- 300g spring greens
- 1 onion
- 1 courgette
- 1 garlic clove
- 1 red chilli
- A handful of flat leaf parsley, leaves only
- 400g chopped tomatoes
- 2 cod fillets
- 1 tbsp olive oil
- Sea salt
- Freshly ground pepper
- 100 ml water
- Frying pan or wok with lid
Finely shred the spring greens, discarding any really thick bits of the core. Peel and dice the onion. Dice the courgette. Peel and finely chop the garlic. Halve the chilli. Flick out the seeds and white bits for less heat. Finely chop it. Roughly chop the parsley leaves.
Warm 1 tbsp olive oil in a deep frying pan or wok. Add the onion and courgette. Season. Stir and fry for 5 mins to soften the veg.

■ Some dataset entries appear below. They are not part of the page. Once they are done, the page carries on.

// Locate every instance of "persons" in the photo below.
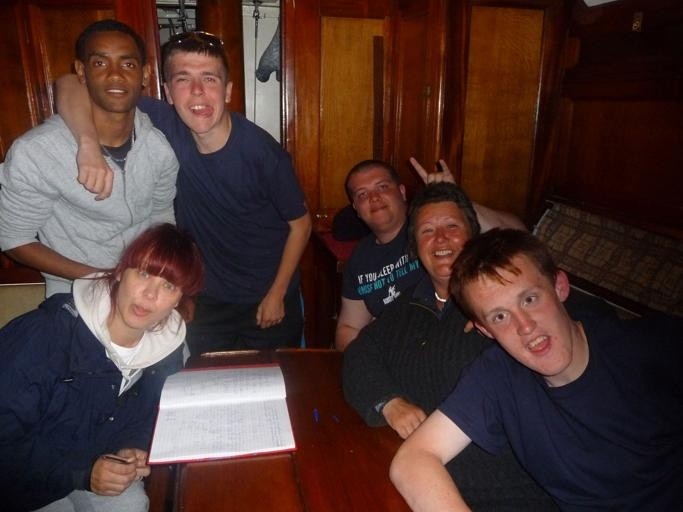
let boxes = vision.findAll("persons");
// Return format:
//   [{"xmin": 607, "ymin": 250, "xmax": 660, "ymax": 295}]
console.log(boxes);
[
  {"xmin": 0, "ymin": 18, "xmax": 180, "ymax": 299},
  {"xmin": 334, "ymin": 157, "xmax": 528, "ymax": 352},
  {"xmin": 341, "ymin": 181, "xmax": 499, "ymax": 436},
  {"xmin": 389, "ymin": 229, "xmax": 682, "ymax": 510},
  {"xmin": 0, "ymin": 223, "xmax": 206, "ymax": 511},
  {"xmin": 55, "ymin": 31, "xmax": 314, "ymax": 355}
]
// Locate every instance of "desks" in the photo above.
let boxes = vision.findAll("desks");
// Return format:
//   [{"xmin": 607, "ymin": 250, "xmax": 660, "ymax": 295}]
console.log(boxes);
[{"xmin": 142, "ymin": 343, "xmax": 414, "ymax": 511}]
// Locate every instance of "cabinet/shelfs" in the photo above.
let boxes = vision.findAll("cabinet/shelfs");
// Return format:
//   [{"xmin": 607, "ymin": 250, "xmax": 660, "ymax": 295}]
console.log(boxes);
[
  {"xmin": 279, "ymin": 1, "xmax": 554, "ymax": 348},
  {"xmin": 0, "ymin": 2, "xmax": 247, "ymax": 284}
]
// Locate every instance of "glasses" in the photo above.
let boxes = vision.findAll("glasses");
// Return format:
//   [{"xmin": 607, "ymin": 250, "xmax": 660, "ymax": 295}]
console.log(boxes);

Add the garlic and chilli to the veg. Stir and fry for 1 min till the pan smells aromatic. Add the chopped tomatoes. Quarter fill the can (around 100ml) with water and pour that in too.
Cover the pan with the lid. Bring to the boil. Turn the heat down and simmer for 5 mins till the sauce starts to thicken.
Slide the cod into the pan, skin-side down. Cover. Simmer for another 5 mins till the sauce is thick and the cod is opaque and cooked through.
While the cod cooks, pop the shredded spring greens into a pan. Cover with boiling water. Bring to the boil, then lower the heat and simmer for 2 mins till it's just cooked. Drain.
Try the tomato sauce and season to taste. Serve the cod and tomato sauce with the spring greens ribbons, sprinkled with the chopped parsley leaves.